Hello, I am new at this. I have always been the type to not seek out help but I have learned through counseling it is okay to ask for help. My wife and I have been married for 7 years we have 2 kids one from this marriage and she has one from a previous marriage. Basically my wife left on October 29th 2010 and it came out of the blue. We have always been in pretty good shape relationship wise. I lost my really good job in April 2009 and my wife and I decided that I would be stay at home dad for a bit. Well that was a bad idea, I became depressed and I believe that is why my wife left.

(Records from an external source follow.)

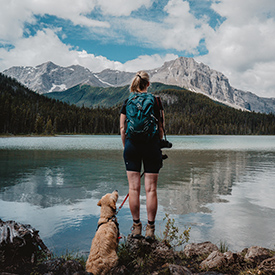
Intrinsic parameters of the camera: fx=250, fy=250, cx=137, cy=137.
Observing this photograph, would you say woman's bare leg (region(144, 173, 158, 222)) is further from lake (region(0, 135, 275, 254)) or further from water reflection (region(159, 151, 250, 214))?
water reflection (region(159, 151, 250, 214))

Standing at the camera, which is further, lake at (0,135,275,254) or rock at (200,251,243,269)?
lake at (0,135,275,254)

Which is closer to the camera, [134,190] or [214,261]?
[214,261]

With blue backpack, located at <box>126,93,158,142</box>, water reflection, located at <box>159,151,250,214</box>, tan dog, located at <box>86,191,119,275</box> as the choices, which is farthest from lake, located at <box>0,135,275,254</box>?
blue backpack, located at <box>126,93,158,142</box>

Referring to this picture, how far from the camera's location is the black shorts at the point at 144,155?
15.7 ft

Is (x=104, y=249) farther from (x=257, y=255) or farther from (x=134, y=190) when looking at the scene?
(x=257, y=255)

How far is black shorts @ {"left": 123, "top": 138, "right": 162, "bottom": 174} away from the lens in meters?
4.80

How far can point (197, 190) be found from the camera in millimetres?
13172

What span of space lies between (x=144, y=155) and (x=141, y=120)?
0.69m

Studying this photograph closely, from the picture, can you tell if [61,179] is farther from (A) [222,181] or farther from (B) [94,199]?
(A) [222,181]

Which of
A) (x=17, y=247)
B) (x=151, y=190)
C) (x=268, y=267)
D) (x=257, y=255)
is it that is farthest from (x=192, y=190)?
(x=17, y=247)

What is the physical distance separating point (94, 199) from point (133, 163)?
6.65 metres

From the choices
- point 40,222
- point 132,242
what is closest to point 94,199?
point 40,222

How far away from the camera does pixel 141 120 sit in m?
4.64

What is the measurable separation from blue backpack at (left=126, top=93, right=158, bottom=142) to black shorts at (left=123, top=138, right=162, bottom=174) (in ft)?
0.53
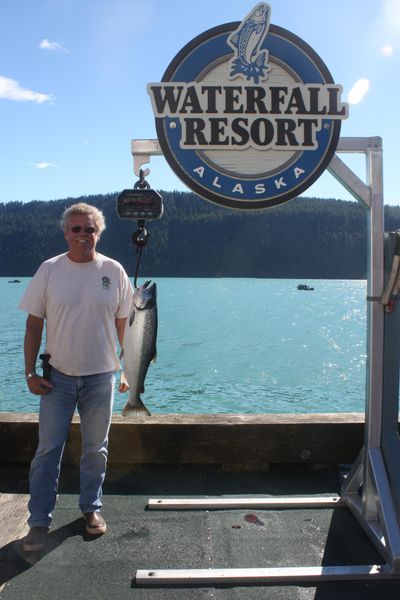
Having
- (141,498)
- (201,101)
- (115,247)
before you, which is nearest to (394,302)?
(201,101)

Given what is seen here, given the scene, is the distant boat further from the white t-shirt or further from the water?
the white t-shirt

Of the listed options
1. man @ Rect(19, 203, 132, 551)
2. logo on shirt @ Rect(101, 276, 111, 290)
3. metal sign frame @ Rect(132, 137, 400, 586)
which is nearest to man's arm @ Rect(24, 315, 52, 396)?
man @ Rect(19, 203, 132, 551)

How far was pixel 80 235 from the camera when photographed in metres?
3.27

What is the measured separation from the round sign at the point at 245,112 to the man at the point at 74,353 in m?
0.74

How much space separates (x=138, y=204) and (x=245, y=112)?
87 cm

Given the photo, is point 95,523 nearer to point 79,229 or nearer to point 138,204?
point 79,229

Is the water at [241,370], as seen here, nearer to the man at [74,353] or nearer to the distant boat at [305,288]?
the man at [74,353]

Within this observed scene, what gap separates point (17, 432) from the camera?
4.23m

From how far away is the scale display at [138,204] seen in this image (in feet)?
11.2

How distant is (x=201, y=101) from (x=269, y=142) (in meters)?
0.48

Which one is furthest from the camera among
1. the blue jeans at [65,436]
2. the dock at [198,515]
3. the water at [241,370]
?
the water at [241,370]

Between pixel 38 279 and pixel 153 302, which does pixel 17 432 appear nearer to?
pixel 38 279

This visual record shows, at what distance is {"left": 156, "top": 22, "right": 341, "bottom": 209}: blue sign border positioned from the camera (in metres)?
3.38

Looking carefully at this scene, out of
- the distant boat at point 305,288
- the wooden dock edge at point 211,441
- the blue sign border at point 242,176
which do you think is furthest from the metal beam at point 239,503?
the distant boat at point 305,288
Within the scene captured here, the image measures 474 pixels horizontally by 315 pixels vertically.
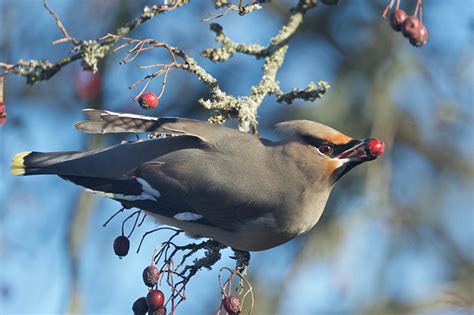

I do not abuse her, I do not do drugs or Alcohol, and I have always been a loving husband. I always understood my wife needed certain things like reassurance that I would not leave her so I always had to tell her I would never leave. 2 weeks before she left we were at a wedding and unsolicited to myself my wife said she cant wait to spend the rest of her life with me, and wants to grow old with me, and she cant imagine life without me, then 2 weeks later she left. Since she left I have gone to counseling, I have a new anti depressant, I have lost 40 pounds and I go to the gym when I do not have my son. I have started attending a church and I feel better when all this happens, but she says "I will always love you, but I am not in love with you", she wont go to counseling and she has quit paying all bills, and I had to file for divorce because I do not want to lose my house or a vehicle because I now am looking for a job. I am to the point now where I know I have been very good to her and I want to be married but I really do not know what to do. Should I just say forget it, because I raised her daughter and she calls me dad, and I do love her like I love my son, but I will have no rights in a divorce.


----------



## Powerbane (Nov 8, 2010)

Do what is best for both children if you can. Definitely for your son, but if you can do it for the daughter as well. Blood means nothing. Love for your child is all that matters. 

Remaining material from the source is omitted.